The fragile surfaces are the kubernetes_json_patches and the Outpost.managed field — both rely on assumptions that can silently break across upgrades. The checklist exercises the same path the alerts watch, so it doubles as a smoke test for the alerts.
# 1. Service routes to the outpost pod (NOT the server pods).
# Empty endpoints => auth-proxy fallback fires; expected: ONE pod IP, ports 9000/9300/9443.
kubectl -n authentik get endpoints ak-outpost-authentik-embedded-outpost
# 2. Service selector still excludes the server pods. Expected: includes
# `app.kubernetes.io/name: authentik-outpost-proxy`. If it flips to
# `name: authentik`, the goauthentik upstream bug came back or our
# JSON patch was unset.
kubectl -n authentik get svc ak-outpost-authentik-embedded-outpost -o jsonpath='{.spec.selector}'
# 3. Outpost mode + session backend. Expected log lines on startup:
# {"embedded":true,"event":"Outpost mode",...}
# {"event":"using PostgreSQL session backend",...}
# If embedded=false or `using filesystem session backend`, the postgres
# fix is broken — likely `Outpost.managed` got cleared, or the upstream
# schema started exposing `managed` and TF reset it.
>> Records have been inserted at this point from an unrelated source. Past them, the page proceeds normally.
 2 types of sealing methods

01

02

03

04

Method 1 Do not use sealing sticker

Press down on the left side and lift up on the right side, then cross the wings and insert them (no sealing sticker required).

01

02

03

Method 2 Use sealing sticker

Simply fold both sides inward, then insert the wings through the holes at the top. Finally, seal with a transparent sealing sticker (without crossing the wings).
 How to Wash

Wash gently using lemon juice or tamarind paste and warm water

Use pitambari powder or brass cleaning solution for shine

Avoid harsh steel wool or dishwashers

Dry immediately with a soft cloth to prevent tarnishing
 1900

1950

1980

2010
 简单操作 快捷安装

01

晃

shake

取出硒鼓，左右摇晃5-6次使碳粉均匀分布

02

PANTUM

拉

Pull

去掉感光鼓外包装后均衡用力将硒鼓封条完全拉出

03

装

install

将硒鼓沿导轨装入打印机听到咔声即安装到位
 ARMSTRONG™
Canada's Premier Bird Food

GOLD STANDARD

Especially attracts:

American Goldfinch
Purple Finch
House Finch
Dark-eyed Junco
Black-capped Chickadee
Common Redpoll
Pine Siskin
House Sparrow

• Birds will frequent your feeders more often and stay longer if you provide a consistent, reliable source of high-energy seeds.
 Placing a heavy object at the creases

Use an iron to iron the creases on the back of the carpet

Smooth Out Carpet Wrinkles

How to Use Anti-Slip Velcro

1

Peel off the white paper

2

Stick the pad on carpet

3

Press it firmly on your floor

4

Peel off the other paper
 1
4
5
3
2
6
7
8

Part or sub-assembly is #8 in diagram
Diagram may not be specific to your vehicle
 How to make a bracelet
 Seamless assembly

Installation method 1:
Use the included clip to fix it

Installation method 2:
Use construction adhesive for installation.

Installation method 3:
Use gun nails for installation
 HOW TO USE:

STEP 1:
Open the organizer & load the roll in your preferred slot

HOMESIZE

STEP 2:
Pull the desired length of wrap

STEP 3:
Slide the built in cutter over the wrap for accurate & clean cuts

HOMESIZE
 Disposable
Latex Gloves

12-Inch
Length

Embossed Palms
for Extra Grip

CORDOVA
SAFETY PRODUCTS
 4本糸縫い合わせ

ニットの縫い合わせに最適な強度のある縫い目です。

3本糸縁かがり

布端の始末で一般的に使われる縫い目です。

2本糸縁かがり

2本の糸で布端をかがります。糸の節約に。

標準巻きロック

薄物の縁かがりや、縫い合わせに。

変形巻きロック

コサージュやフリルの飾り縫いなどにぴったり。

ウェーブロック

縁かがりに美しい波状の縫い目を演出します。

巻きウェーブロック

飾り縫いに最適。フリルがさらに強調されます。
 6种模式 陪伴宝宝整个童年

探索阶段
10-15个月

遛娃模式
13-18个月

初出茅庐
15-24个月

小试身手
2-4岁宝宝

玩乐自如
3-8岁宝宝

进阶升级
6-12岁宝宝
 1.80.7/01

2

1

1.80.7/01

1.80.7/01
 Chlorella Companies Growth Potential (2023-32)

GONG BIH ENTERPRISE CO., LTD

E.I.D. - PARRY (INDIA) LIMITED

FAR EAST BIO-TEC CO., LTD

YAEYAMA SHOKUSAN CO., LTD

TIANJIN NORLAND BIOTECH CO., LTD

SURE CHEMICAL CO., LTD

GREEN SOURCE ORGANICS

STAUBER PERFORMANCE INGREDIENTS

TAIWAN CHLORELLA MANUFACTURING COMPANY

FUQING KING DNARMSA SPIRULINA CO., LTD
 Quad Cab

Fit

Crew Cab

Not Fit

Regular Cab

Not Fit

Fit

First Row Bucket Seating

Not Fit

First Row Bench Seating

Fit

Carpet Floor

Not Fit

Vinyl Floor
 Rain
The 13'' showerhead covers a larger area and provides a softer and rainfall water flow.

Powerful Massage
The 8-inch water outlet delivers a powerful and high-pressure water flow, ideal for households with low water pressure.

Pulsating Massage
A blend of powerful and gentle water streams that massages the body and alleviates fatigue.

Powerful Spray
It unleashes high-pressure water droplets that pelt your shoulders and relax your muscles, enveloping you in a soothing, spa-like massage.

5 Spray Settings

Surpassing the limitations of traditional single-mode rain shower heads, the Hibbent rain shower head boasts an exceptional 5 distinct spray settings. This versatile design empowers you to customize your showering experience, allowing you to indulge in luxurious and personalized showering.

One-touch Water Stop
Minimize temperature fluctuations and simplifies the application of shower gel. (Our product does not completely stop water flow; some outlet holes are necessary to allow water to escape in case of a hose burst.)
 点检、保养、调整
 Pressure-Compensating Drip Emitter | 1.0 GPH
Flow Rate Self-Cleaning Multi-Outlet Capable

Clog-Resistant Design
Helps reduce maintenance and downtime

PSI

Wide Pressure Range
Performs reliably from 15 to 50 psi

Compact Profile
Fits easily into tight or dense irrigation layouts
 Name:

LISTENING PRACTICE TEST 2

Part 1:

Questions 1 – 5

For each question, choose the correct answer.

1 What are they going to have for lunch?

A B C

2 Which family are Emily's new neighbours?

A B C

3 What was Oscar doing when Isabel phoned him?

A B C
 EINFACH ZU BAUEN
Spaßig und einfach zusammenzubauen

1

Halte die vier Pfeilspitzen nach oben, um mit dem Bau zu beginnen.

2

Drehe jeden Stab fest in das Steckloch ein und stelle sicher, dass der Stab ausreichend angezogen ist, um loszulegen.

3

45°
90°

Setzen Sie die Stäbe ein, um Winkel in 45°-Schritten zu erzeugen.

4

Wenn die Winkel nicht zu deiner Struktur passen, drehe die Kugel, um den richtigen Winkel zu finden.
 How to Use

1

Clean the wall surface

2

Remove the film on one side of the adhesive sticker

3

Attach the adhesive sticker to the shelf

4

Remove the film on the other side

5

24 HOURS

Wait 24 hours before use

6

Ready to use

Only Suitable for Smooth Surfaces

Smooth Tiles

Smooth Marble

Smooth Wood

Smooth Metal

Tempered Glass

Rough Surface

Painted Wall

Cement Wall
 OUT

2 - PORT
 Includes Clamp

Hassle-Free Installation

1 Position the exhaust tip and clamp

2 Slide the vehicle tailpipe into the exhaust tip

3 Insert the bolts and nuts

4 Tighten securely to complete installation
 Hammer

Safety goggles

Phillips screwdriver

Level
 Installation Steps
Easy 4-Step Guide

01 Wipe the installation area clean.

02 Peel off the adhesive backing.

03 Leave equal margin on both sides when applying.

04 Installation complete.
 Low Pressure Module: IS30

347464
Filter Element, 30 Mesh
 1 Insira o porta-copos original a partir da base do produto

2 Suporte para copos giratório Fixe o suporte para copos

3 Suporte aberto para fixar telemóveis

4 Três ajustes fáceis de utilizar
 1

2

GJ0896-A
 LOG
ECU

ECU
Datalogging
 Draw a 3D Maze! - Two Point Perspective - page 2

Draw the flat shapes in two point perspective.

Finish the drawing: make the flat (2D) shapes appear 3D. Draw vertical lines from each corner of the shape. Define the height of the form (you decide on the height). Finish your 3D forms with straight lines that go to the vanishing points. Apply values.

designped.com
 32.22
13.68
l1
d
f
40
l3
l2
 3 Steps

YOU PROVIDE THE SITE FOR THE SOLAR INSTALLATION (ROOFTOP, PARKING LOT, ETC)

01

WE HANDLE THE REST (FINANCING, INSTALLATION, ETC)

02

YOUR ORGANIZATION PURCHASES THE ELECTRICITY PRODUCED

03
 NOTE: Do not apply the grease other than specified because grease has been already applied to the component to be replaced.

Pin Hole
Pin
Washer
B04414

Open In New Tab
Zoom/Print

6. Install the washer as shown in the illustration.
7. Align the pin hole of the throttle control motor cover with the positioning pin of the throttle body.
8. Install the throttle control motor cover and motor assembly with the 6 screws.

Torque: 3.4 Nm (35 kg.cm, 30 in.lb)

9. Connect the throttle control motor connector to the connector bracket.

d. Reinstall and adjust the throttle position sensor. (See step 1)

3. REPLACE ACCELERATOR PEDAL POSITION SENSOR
kubectl -n authentik logs deploy/ak-outpost-authentik-embedded-outpost | grep -E '"Outpost mode"|"session backend"' | head -3
# 4. /dev/shm is essentially empty (postgres backend = no filesystem use).
# A row count > a few dozen indicates filesystem fallback is firing.
kubectl -n authentik exec deploy/ak-outpost-authentik-embedded-outpost -- sh -c 'df -h /dev/shm; ls /dev/shm | wc -l'
# 5. Postgres session table is growing with traffic. Expected: rows with
# `expires` ~28 days out (matches access_token_validity = weeks=4).
kubectl -n authentik exec deploy/goauthentik-server -- ak shell -c "
from django.db import connection; c = connection.cursor()
c.execute('SELECT COUNT(*), MAX(expires) FROM authentik_providers_proxy_proxysession')
print(c.fetchone())"
# 6. Edge auth flow: should be 302 → authentik. NOT 401 with WWW-Authenticate.
curl -sS -o /dev/null -D - 'https://terminal.viktorbarzin.me/' -H 'User-Agent: Mozilla/5.0' \
| grep -iE '^HTTP|^location|x-auth-fallback|www-authenticate'
# 7. Terraform plan-to-zero on the whole authentik stack.
( cd stacks/authentik && /home/wizard/code/infra/scripts/tg plan ) | grep -E 'No changes|Plan:'
Steps 1, 3, 6 cover the failure modes the Prometheus alerts trigger on (AuthentikForwardAuthFallbackActive, AuthentikOutpostForwardAuth400Spike). Steps 4 and 5 cover the silent-regression case (filesystem fallback) where the alerts don't fire but the system loses its postgres-backed session persistence on the next pod restart.
If step 2 shows the controller restored app.kubernetes.io/name=authentik, watch goauthentik/authentik issue tracker for fixes around internal/outpost/controllers/k8s/service.py:52 — the upstream patch might let us drop our kubernetes_json_patches.service workaround.